The BATTERY DRUMLINE credo is intended to innoculate against the more toxic aspects of mainstream American pop culture. We promote respect for the history and traditions that gave birth to the music we play, respect for the the instructors, awareness of a do-it-yourself alternative to the pay-and-watch aspects of the entertainment industry, imagining long-term goals and understanding music as a professional and creative vocation as opposed to simply a vehicle for stardom.

Our classes began in the fall of 2003 in a room donated by Borough Of Manhattan Community College (BMCC). We began playing for the public in early 2004. By autumn 2004 we plan to have a full show prepared for auditoriums comprised of rhythms from Brazil, Africa and Central America plus original songs and instrumentals that will highlight the skills of individual members of the group. We also plan to book studio time and produce a series of recordings. We will be networking with similar programs in Europe and Brazil with the intention of participating in the festivals held in these countries where samba bands (kids and adults) participate.

BATTERY DRUMLINE is a year-round program. Classes are held weekly after school. There is a class for the younger kids and one for the older ones. All the kids are in the band. Enrollment is free and performances will be free to the public.

Our founders, visionaries, directors and principal instructors are POLAR LEVINE and CURTIS WATTS. While both create the repertoire and conduct all classes, Curtis is the main conductor in performance. Polar designs the graphics, authors the website and writes a weekly blog for the parents and band members.

MARIKO DREW is our dance instructor. She teaches the traditional dances and choreographs dances for each selection the band plays. She also works with the drummers, creating movement while they play. Katy Barnhill was our dance instructor in 2003 and 2004.

CLASSES are held in two semesters: from September to mid-December and mid-January to late June. P.S. 234 is hosting our program in the cafeteria on Thursdays 6-8PM for percussionists and 7-8PM for dancers.

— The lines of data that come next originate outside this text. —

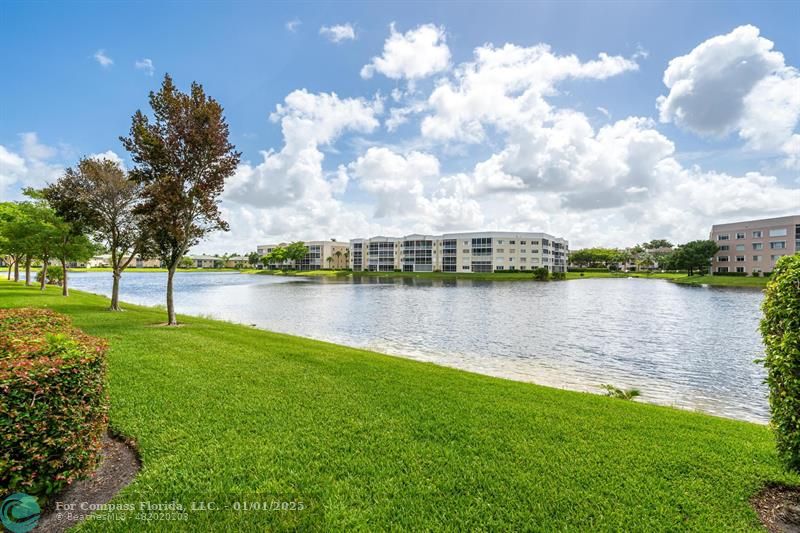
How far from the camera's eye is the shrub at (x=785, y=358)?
3756mm

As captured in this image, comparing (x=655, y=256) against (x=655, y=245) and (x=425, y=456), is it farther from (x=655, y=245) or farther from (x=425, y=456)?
(x=425, y=456)

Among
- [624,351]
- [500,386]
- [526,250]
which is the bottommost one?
[624,351]

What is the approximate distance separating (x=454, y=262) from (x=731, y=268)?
62.8m

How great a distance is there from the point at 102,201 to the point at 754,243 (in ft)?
338

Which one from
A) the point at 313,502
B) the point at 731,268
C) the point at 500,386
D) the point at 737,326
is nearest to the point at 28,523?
the point at 313,502

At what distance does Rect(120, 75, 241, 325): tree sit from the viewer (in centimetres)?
1456

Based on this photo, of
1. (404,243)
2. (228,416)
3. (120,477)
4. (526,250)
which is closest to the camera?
(120,477)

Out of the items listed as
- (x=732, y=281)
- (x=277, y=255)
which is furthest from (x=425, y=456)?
(x=277, y=255)

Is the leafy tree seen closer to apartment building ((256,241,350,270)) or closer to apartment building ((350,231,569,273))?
apartment building ((350,231,569,273))

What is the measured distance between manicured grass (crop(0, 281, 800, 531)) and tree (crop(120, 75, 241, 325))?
9.03 metres

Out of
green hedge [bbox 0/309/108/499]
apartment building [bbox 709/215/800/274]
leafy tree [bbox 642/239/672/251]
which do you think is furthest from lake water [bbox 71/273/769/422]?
leafy tree [bbox 642/239/672/251]

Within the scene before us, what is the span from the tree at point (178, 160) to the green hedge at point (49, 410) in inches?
476

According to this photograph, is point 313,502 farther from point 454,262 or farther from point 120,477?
point 454,262

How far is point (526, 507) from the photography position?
387cm
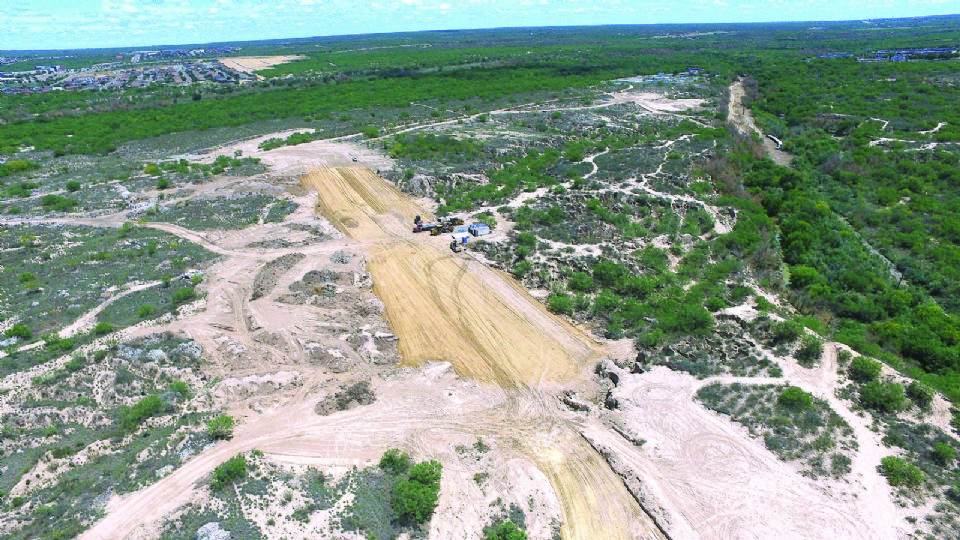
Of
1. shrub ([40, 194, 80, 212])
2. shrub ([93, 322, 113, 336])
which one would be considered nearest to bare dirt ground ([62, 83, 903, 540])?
shrub ([93, 322, 113, 336])

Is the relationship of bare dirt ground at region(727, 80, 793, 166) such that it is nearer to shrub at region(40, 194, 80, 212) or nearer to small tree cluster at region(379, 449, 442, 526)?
small tree cluster at region(379, 449, 442, 526)

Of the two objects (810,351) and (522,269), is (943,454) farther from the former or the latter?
(522,269)

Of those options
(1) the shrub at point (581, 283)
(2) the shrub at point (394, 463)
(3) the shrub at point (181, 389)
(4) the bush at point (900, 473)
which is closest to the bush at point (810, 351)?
(4) the bush at point (900, 473)

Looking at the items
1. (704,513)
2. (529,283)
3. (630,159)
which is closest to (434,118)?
(630,159)

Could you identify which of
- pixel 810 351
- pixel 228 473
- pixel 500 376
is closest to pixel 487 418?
pixel 500 376

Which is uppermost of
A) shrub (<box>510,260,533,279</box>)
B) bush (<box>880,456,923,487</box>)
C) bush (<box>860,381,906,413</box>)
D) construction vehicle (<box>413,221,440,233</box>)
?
construction vehicle (<box>413,221,440,233</box>)

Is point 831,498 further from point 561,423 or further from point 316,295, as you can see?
point 316,295

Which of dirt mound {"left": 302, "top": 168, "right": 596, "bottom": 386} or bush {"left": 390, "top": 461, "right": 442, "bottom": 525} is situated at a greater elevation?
dirt mound {"left": 302, "top": 168, "right": 596, "bottom": 386}
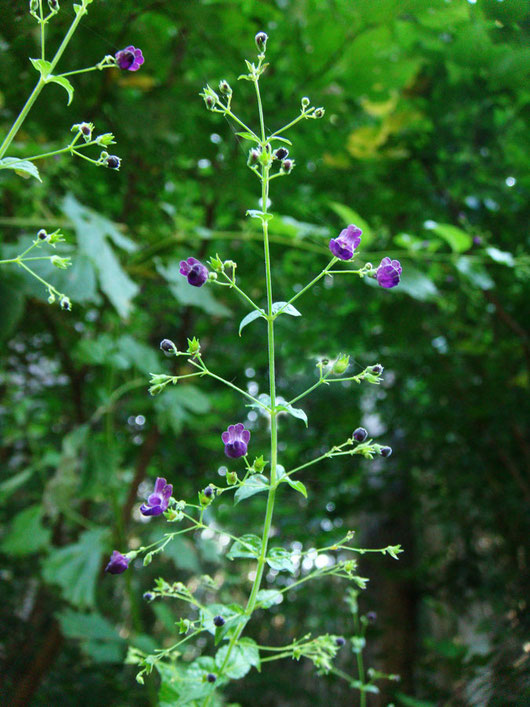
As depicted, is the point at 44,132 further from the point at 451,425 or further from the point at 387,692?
the point at 387,692

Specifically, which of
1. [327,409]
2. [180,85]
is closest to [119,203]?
[180,85]

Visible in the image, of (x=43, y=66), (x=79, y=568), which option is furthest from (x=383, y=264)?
(x=79, y=568)

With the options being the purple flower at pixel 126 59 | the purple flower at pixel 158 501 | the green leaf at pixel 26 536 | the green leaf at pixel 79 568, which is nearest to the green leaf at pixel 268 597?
the purple flower at pixel 158 501

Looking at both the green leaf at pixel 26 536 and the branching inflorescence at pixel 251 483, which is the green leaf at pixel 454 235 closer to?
the branching inflorescence at pixel 251 483

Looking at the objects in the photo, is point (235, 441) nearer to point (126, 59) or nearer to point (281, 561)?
point (281, 561)

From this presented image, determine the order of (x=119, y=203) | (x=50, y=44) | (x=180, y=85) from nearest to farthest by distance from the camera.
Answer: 1. (x=50, y=44)
2. (x=180, y=85)
3. (x=119, y=203)

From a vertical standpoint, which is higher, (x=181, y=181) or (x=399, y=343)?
(x=181, y=181)

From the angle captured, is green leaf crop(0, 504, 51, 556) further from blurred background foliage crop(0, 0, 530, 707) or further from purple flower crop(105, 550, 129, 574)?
purple flower crop(105, 550, 129, 574)
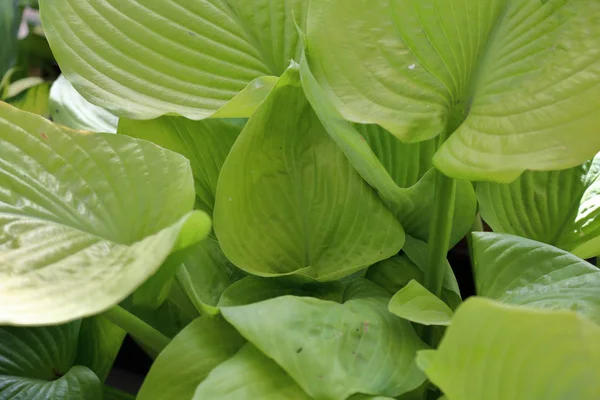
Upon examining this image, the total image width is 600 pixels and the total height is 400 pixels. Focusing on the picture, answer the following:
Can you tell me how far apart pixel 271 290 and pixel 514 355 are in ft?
0.63

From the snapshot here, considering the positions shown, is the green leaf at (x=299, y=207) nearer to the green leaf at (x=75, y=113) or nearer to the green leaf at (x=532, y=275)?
the green leaf at (x=532, y=275)

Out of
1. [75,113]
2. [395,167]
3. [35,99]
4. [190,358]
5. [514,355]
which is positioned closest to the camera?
[514,355]

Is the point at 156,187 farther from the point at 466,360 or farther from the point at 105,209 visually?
the point at 466,360

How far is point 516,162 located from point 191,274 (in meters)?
0.22

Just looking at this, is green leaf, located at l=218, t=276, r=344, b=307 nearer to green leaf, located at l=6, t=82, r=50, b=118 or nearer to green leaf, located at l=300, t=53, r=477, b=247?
green leaf, located at l=300, t=53, r=477, b=247

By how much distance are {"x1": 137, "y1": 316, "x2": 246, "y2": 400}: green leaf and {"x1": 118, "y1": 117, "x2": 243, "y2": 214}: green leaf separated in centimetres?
11

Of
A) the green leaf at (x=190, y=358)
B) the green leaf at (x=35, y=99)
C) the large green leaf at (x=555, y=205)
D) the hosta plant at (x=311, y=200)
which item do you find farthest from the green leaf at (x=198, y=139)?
the green leaf at (x=35, y=99)

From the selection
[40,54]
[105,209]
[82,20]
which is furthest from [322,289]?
[40,54]

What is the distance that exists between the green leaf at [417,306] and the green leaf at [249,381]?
0.07m

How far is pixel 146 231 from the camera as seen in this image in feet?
1.10

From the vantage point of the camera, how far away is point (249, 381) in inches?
12.7

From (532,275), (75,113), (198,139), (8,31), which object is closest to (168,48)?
(198,139)

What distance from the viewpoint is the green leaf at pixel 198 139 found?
Result: 43cm

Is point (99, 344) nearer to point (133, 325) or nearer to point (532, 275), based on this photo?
point (133, 325)
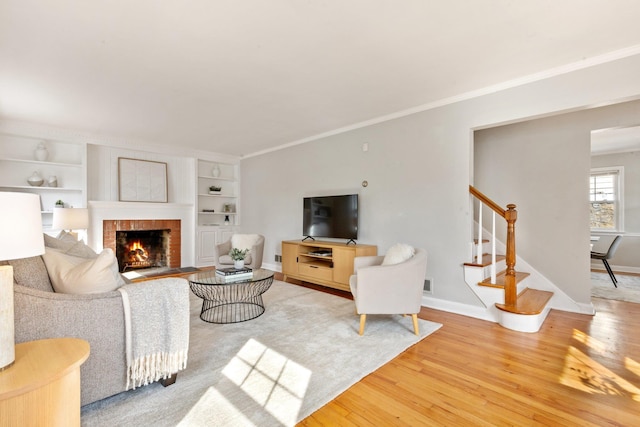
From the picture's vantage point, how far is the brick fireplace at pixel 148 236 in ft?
17.4

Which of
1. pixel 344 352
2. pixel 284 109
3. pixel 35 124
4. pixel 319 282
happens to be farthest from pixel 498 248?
pixel 35 124

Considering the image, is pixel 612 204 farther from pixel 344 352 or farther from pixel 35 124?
pixel 35 124

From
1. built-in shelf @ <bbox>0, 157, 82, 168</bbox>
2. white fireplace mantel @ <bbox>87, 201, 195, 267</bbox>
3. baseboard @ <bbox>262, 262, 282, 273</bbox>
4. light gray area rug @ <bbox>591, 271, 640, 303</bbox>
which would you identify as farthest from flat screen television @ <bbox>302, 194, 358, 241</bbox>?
built-in shelf @ <bbox>0, 157, 82, 168</bbox>

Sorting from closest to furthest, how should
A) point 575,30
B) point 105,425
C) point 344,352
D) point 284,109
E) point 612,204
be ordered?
point 105,425, point 575,30, point 344,352, point 284,109, point 612,204

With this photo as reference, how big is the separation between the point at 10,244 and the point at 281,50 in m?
2.14

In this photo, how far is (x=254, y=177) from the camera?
6.46m

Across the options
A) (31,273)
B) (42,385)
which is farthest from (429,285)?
(31,273)

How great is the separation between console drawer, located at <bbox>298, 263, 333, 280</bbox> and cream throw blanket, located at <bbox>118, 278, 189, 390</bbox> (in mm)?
2534

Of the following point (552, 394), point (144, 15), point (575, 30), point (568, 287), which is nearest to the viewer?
point (552, 394)

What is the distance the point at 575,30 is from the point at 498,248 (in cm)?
280

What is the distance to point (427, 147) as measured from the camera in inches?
145

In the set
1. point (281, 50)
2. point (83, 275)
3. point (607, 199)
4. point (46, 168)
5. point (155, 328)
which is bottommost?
point (155, 328)

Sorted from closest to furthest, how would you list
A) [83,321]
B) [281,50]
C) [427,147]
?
[83,321] < [281,50] < [427,147]

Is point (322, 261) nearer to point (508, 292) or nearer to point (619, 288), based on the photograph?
point (508, 292)
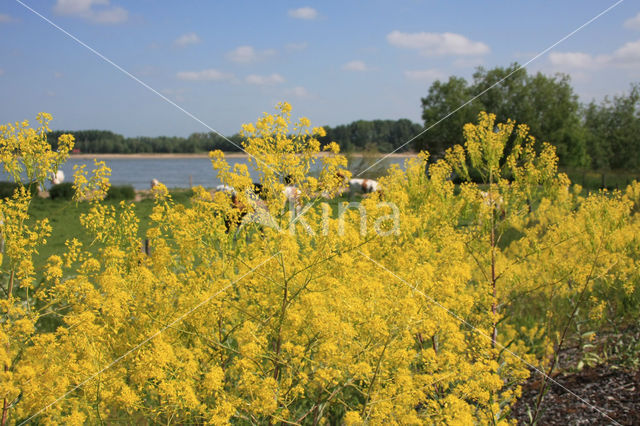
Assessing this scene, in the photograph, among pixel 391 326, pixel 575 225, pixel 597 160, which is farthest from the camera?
pixel 597 160

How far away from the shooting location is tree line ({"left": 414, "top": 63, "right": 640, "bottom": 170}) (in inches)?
1597

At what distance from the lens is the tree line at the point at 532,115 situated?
133ft

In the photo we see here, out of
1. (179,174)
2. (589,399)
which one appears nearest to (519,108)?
(179,174)

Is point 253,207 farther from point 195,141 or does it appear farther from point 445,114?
point 445,114

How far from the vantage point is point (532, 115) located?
1612 inches

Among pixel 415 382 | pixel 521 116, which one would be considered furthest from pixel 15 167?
pixel 521 116

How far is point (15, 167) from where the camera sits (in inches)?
139

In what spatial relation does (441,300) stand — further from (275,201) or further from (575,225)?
(575,225)

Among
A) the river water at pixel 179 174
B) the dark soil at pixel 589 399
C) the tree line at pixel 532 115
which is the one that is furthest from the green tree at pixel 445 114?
the dark soil at pixel 589 399

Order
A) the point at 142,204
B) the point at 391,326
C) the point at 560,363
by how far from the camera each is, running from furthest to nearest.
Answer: the point at 142,204, the point at 560,363, the point at 391,326

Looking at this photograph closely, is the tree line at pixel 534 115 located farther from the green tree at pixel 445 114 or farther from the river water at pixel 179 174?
the river water at pixel 179 174

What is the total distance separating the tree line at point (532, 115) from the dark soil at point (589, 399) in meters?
33.6

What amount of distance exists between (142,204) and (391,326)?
1665 cm

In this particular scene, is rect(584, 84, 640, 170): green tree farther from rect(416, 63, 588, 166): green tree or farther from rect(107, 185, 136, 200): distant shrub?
rect(107, 185, 136, 200): distant shrub
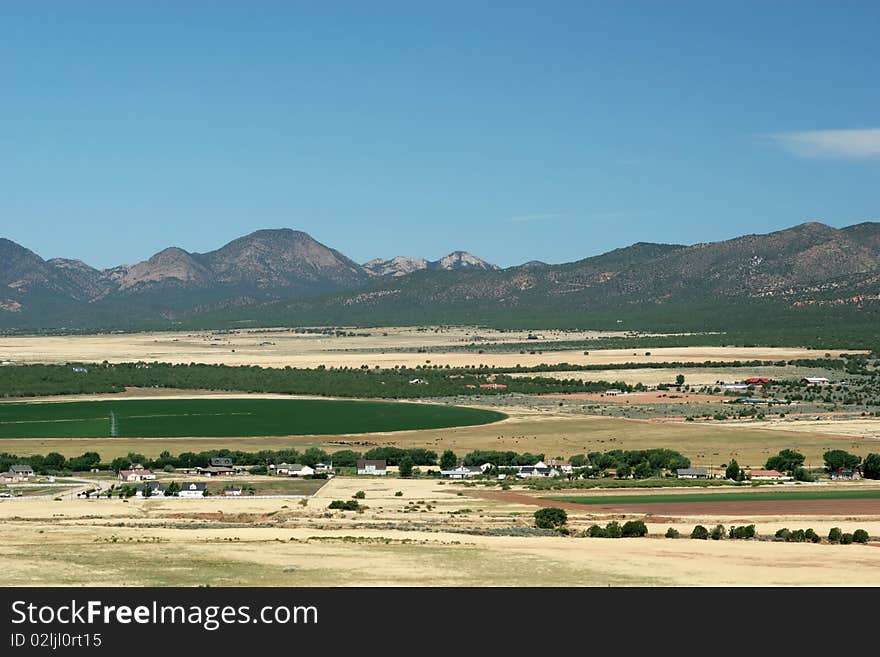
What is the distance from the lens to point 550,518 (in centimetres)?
5606

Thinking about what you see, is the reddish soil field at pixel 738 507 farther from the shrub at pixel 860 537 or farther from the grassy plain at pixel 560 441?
the grassy plain at pixel 560 441

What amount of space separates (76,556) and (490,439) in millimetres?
48014

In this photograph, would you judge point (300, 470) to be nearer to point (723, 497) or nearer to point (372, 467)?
point (372, 467)

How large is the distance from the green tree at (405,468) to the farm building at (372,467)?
861mm

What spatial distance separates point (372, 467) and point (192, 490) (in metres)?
12.5

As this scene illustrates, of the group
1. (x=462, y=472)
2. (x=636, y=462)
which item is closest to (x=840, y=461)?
(x=636, y=462)

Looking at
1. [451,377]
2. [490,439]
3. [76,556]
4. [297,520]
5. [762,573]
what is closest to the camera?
[762,573]

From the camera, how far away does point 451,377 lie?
14988 cm

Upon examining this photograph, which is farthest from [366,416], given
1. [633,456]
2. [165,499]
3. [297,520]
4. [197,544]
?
[197,544]

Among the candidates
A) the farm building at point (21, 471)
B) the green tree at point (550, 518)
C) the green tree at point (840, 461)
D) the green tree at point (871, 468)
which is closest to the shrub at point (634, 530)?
the green tree at point (550, 518)

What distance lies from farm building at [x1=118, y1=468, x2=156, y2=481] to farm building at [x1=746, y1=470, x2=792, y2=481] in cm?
2940

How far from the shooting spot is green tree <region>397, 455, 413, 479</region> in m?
75.8

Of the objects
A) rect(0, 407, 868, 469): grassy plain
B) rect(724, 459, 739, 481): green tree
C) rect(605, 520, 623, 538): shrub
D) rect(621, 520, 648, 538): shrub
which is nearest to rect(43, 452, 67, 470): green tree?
rect(0, 407, 868, 469): grassy plain
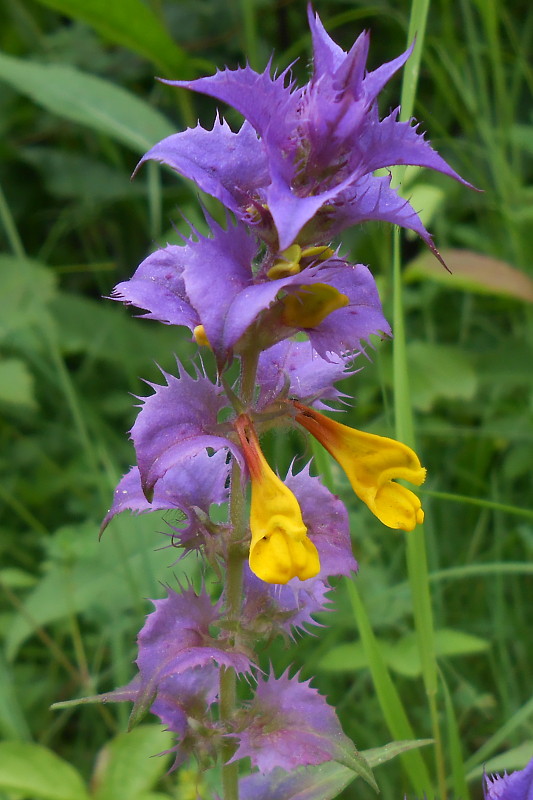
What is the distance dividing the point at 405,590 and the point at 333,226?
2.63 ft

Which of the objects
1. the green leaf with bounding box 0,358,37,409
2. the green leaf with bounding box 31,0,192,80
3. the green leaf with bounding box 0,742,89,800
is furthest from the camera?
the green leaf with bounding box 31,0,192,80

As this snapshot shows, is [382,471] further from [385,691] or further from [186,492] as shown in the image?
[385,691]

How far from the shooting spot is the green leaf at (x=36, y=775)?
3.30 feet

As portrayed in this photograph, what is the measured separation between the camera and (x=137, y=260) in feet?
7.75

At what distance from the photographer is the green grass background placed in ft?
3.92

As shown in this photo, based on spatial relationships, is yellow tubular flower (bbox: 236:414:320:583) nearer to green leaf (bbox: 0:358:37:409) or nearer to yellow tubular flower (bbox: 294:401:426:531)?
yellow tubular flower (bbox: 294:401:426:531)

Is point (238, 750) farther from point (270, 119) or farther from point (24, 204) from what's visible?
point (24, 204)

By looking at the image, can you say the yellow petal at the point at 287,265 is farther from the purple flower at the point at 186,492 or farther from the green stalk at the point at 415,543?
the green stalk at the point at 415,543

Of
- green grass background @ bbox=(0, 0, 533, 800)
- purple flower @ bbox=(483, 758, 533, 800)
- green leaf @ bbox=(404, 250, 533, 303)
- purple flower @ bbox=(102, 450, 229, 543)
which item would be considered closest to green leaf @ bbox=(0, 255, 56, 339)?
green grass background @ bbox=(0, 0, 533, 800)

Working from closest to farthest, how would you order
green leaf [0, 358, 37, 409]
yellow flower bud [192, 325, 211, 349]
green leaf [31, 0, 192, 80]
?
yellow flower bud [192, 325, 211, 349] < green leaf [0, 358, 37, 409] < green leaf [31, 0, 192, 80]

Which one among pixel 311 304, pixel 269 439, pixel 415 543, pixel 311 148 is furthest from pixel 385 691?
pixel 269 439

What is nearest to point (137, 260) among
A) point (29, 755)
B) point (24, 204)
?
point (24, 204)

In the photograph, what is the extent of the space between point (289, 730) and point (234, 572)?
0.15 metres

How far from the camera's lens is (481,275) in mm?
1615
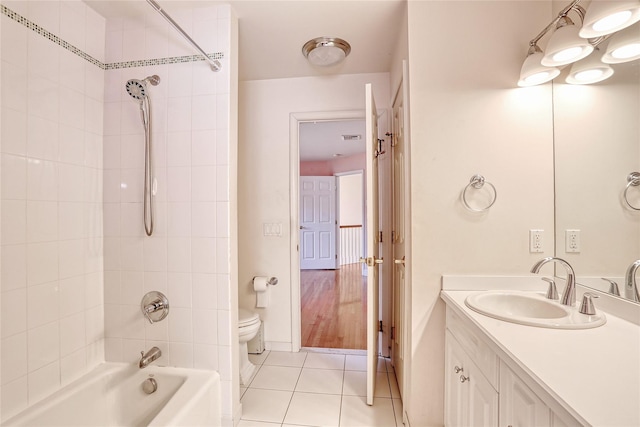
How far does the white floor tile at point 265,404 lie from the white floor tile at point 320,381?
14 cm

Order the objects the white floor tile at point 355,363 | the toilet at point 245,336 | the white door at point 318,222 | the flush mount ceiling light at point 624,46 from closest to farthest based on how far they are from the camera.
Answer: the flush mount ceiling light at point 624,46 → the toilet at point 245,336 → the white floor tile at point 355,363 → the white door at point 318,222

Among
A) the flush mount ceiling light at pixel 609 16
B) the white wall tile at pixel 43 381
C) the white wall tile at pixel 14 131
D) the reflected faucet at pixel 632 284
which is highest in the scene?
the flush mount ceiling light at pixel 609 16

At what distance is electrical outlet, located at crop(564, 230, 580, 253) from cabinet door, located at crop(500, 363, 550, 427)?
0.86 meters

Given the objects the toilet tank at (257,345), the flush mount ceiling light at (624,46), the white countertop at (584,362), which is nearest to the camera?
the white countertop at (584,362)

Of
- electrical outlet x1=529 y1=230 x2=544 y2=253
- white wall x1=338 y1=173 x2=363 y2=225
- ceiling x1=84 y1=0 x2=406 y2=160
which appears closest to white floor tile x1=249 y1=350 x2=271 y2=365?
electrical outlet x1=529 y1=230 x2=544 y2=253

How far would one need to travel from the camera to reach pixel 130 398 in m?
1.55

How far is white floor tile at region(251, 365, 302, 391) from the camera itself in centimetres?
200

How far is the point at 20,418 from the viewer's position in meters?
1.20

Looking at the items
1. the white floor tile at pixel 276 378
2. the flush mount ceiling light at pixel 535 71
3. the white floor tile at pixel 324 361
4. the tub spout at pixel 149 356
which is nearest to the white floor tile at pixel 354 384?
the white floor tile at pixel 324 361

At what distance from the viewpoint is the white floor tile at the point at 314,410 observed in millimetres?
1650

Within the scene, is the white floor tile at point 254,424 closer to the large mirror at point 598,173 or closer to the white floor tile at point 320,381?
the white floor tile at point 320,381

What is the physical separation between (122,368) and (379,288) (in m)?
1.91

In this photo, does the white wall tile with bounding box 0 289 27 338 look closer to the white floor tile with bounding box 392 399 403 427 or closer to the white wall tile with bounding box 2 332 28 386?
the white wall tile with bounding box 2 332 28 386

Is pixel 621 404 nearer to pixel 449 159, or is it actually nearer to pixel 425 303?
pixel 425 303
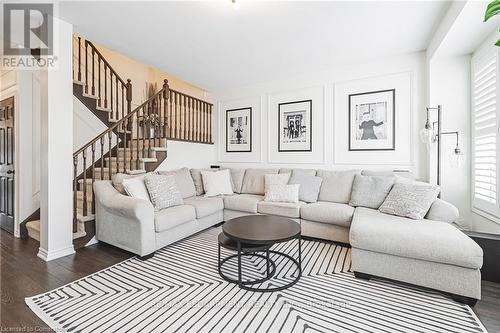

Music or dance experience is not necessary but it definitely helps. What is necessary is consistency in attending classes. We perform for the public and impress upon our players and dancers the concept of professionalism and discipline which is undermined by spotty attendance.We expect that all members stay up to date with school obligations and show up for our classes fit and fed. There is no eating during classes. Unruliness and lack of respect for instructors, other group members and the classroom will not be tolerated; the same goes for tardiness and unruliness at performances. Aside from all that, we have lots of fun. Everybody gets to watch themselves transform into working performers and receive lots of love from the cheering masses -- even get recognized on the street!